When I read about the voting for the Iraqi draft constitution going the ‘Yes’ way, and the Americans praising the Iraqis, including and especially the Sunnis, for coming to their senses in voting for it - that even the Sunnis are now tired of war, wanted peace and democratic process - I thought notwithstanding all that, it was sure strange that the Sunnis would vote for something that would disadvantage them. Ahhh well, who was I to know an Iraqi mind.
Then the TV and news online started to come out with some naughty stuff going on. For a start, I saw with my own eyes on Aussie TV an Iraqi (obviously either a Shiite or Kurd) happily voting 'Yes' right in front of the TV crew in a polling station, but several times because he held a thick sheaf of ballot papers. He was blissfully ticking the 'Yes' box, ballot paper after ballot paper.
So it shouldn't be strange that the ‘Yes’ votes were not just high but way too high. In one region it was so high that the total ‘Yes’ votes have been MORE than the number of registered voters.
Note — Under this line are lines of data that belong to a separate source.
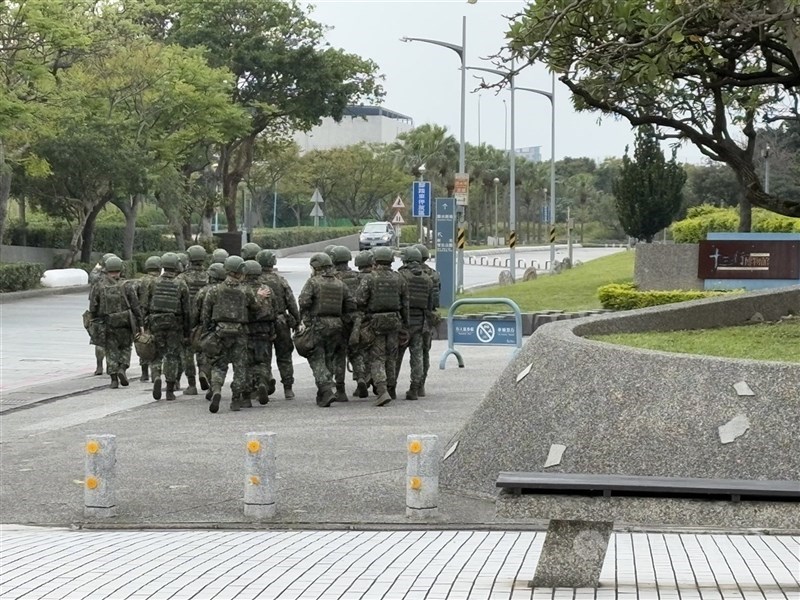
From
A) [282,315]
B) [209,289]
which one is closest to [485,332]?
[282,315]

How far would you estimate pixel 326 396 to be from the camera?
15969 mm

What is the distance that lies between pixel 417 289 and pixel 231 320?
90.0 inches

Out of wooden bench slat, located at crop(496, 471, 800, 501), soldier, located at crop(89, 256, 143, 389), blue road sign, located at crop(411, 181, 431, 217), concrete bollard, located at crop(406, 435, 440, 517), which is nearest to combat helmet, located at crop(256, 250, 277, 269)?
soldier, located at crop(89, 256, 143, 389)

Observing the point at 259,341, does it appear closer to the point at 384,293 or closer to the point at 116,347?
the point at 384,293

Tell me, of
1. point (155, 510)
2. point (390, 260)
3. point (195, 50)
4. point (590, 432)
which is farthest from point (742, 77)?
point (195, 50)

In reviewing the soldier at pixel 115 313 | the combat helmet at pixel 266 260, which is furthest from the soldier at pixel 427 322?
the soldier at pixel 115 313

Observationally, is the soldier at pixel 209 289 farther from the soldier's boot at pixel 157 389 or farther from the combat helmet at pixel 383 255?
the combat helmet at pixel 383 255

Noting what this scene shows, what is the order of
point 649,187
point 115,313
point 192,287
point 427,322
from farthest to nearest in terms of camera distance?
point 649,187
point 115,313
point 192,287
point 427,322

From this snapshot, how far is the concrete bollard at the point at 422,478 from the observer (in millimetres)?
9453

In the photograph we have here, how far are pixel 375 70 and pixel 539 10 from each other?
48.9 metres

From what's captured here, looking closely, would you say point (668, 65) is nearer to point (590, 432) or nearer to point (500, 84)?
point (500, 84)

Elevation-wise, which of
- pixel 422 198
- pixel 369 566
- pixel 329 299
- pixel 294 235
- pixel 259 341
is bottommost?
pixel 369 566

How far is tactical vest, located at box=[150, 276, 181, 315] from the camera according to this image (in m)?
17.0

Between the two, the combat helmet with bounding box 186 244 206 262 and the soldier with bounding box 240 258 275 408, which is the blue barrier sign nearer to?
the combat helmet with bounding box 186 244 206 262
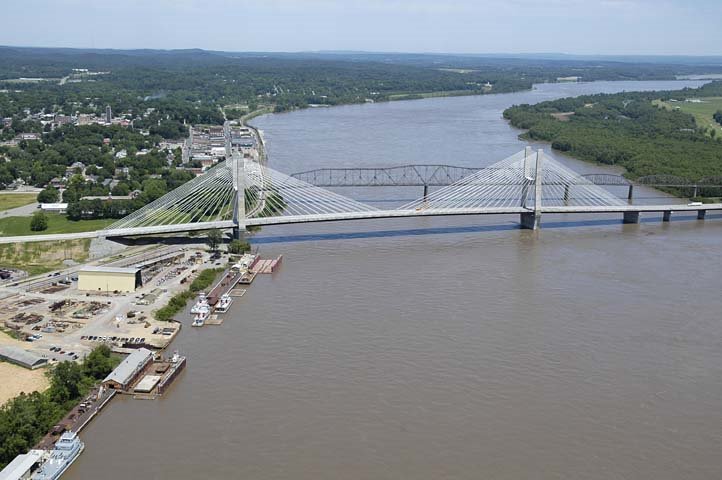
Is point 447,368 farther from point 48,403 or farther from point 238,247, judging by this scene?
point 238,247

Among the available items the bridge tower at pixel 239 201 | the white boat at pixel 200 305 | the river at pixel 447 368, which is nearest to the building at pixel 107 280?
the white boat at pixel 200 305

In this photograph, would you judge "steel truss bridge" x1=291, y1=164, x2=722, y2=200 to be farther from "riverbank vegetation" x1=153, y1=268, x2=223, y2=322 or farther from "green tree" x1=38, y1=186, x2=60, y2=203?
"riverbank vegetation" x1=153, y1=268, x2=223, y2=322

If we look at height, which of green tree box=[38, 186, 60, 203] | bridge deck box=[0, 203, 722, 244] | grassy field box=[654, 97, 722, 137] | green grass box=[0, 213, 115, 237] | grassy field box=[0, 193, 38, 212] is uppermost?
grassy field box=[654, 97, 722, 137]

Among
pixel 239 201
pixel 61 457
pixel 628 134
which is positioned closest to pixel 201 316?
pixel 61 457

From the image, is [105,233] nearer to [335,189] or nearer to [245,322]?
[245,322]

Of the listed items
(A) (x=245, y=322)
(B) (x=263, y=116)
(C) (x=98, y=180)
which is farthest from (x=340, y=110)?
(A) (x=245, y=322)

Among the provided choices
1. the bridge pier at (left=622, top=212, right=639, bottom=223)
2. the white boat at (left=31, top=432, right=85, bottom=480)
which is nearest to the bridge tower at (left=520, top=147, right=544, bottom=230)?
the bridge pier at (left=622, top=212, right=639, bottom=223)

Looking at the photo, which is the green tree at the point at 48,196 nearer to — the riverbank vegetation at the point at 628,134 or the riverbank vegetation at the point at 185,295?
the riverbank vegetation at the point at 185,295
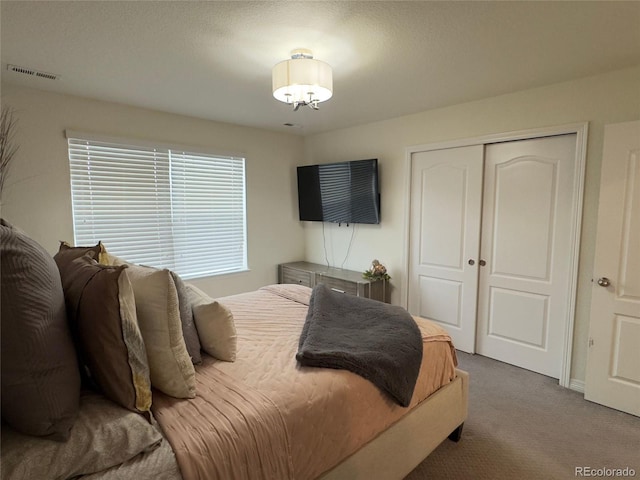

Additionally, there have been accusations that the Shiite/Kurd police and soldiers took ballot boxes away from the staunch ‘No’ districts.
Oh la la - nothing like a jolly double-pronged attack.
No one was arguing about hugh ‘Yes’ votes in Kurdish or Shiite areas but the unusually high affirmative votes in ‘mixed’ areas have led to accusations of vote rigging.
The main electoral battlegrounds are provinces with mixed populations, two of which went strongly and very strangely ’Yes’, which are just not statistically possible. In these two areas, the accusations of fraud have been most strident.
The Iraqi Independent Electoral Commission has suspended any announcement of results because they too reckoned figures obtained in several governorates are too dodgy and require re-examination, comparison and verification. The results are suspiciously high compared with international averages for elections of this kind.
I am not entirely surprised as the constitution has been driven very keenly by the Americans, who unfortunately made the unmitigated mistake of marginalising 20% of the population in the post-Saddam political process. The 20% Sunnis are currently the ones sympathetic to and also providing the mainstay of the local insurgency.
But with the heavy hands of the American overlord, I expect the election results, regardless of charges of fraud and rigging, will carry through. The American exit strategy pivots around the approval of Iraq's draft constitution.